Saved data entries:
§ §

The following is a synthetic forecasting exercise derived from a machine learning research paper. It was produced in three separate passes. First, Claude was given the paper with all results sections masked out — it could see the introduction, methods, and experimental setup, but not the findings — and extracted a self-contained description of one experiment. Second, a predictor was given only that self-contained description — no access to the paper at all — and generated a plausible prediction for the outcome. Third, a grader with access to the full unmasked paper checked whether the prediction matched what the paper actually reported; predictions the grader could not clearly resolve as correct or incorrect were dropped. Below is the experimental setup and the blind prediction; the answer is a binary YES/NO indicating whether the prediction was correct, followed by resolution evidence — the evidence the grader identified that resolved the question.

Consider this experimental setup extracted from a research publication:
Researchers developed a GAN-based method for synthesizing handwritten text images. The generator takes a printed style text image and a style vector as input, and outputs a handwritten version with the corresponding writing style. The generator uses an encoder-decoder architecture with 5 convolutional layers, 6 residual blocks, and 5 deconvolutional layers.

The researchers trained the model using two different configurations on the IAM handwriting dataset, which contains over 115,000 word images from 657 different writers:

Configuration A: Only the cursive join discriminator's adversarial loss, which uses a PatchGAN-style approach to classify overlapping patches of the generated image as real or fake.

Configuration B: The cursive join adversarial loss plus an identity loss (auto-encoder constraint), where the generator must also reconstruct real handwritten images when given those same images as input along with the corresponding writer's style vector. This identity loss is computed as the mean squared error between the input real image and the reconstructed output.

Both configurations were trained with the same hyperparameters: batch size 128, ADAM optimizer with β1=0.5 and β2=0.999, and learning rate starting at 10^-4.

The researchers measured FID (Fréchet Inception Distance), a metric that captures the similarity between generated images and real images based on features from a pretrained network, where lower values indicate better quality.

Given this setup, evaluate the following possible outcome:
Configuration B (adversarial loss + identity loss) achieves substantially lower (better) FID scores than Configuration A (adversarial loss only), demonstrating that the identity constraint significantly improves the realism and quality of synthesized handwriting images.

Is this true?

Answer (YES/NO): YES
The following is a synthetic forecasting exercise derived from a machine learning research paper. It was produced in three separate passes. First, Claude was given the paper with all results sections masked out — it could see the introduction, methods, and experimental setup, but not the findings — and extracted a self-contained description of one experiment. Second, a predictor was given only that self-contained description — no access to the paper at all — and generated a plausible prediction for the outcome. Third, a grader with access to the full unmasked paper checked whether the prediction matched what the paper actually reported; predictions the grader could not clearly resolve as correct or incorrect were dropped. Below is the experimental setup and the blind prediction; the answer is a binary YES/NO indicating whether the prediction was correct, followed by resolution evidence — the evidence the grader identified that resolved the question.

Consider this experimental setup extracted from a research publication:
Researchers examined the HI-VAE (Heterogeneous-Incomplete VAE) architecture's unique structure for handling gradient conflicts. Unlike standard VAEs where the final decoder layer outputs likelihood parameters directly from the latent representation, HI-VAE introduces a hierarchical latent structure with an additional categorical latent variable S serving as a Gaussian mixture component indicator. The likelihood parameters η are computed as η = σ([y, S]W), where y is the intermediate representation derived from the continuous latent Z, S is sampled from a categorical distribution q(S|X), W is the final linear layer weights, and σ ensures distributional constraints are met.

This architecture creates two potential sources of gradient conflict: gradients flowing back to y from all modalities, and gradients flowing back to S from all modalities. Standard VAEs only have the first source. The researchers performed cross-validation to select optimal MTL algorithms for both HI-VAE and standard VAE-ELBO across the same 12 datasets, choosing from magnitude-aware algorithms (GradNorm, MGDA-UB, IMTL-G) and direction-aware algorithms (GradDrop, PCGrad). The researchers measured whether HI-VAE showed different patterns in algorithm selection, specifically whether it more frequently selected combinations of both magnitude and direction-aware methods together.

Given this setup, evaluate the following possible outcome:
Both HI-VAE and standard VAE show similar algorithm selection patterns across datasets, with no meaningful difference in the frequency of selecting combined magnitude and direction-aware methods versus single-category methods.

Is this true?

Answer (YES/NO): NO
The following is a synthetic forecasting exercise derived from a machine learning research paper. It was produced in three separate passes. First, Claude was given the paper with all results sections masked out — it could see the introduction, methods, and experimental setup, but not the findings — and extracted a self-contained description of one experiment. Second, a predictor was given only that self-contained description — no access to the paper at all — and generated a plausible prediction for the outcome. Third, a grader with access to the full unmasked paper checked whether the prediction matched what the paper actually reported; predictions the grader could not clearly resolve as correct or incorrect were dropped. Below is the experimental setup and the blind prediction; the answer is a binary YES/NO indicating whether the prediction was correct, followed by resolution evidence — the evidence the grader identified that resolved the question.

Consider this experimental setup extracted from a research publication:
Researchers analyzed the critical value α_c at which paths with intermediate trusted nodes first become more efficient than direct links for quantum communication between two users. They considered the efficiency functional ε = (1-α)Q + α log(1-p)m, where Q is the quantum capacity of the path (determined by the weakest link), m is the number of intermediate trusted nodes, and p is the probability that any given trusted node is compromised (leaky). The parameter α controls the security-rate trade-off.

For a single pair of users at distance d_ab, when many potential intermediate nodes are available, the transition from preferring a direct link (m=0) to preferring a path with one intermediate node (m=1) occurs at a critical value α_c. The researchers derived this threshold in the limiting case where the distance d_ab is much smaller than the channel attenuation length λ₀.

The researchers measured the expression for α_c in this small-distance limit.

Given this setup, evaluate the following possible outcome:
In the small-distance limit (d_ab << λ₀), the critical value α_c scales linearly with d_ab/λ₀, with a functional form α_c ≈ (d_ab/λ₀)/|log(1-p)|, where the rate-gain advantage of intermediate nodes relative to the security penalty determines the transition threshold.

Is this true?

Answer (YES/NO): NO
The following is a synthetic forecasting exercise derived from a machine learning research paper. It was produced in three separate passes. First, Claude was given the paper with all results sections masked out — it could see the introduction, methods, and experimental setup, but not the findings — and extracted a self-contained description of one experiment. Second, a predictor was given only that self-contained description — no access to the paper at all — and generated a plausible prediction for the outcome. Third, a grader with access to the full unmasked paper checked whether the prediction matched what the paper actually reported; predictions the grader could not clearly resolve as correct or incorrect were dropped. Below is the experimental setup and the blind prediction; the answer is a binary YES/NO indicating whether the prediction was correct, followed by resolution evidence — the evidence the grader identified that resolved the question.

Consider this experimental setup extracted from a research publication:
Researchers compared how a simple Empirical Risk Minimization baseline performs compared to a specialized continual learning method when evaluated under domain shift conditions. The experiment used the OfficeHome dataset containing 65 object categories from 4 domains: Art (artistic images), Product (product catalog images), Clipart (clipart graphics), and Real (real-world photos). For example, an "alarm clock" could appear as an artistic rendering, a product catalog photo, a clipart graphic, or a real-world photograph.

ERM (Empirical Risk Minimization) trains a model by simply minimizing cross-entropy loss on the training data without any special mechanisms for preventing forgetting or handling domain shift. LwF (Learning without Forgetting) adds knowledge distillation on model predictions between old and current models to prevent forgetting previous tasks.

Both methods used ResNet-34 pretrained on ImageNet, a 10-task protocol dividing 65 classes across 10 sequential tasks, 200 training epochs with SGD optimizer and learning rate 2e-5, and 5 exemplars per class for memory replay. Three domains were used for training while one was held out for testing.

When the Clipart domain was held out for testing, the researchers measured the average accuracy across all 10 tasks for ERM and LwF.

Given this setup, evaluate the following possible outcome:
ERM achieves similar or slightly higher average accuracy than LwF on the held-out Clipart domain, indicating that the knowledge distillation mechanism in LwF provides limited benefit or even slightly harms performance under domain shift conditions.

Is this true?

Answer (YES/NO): NO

§ §

Work to be completed: Copy each line from the data that features the string "better".

Response to the exercise:
The researchers measured FID (Fréchet Inception Distance), a metric that captures the similarity between generated images and real images based on features from a pretrained network, where lower values indicate better quality.
Configuration B (adversarial loss + identity loss) achieves substantially lower (better) FID scores than Configuration A (adversarial loss only), demonstrating that the identity constraint significantly improves the realism and quality of synthesized handwriting images.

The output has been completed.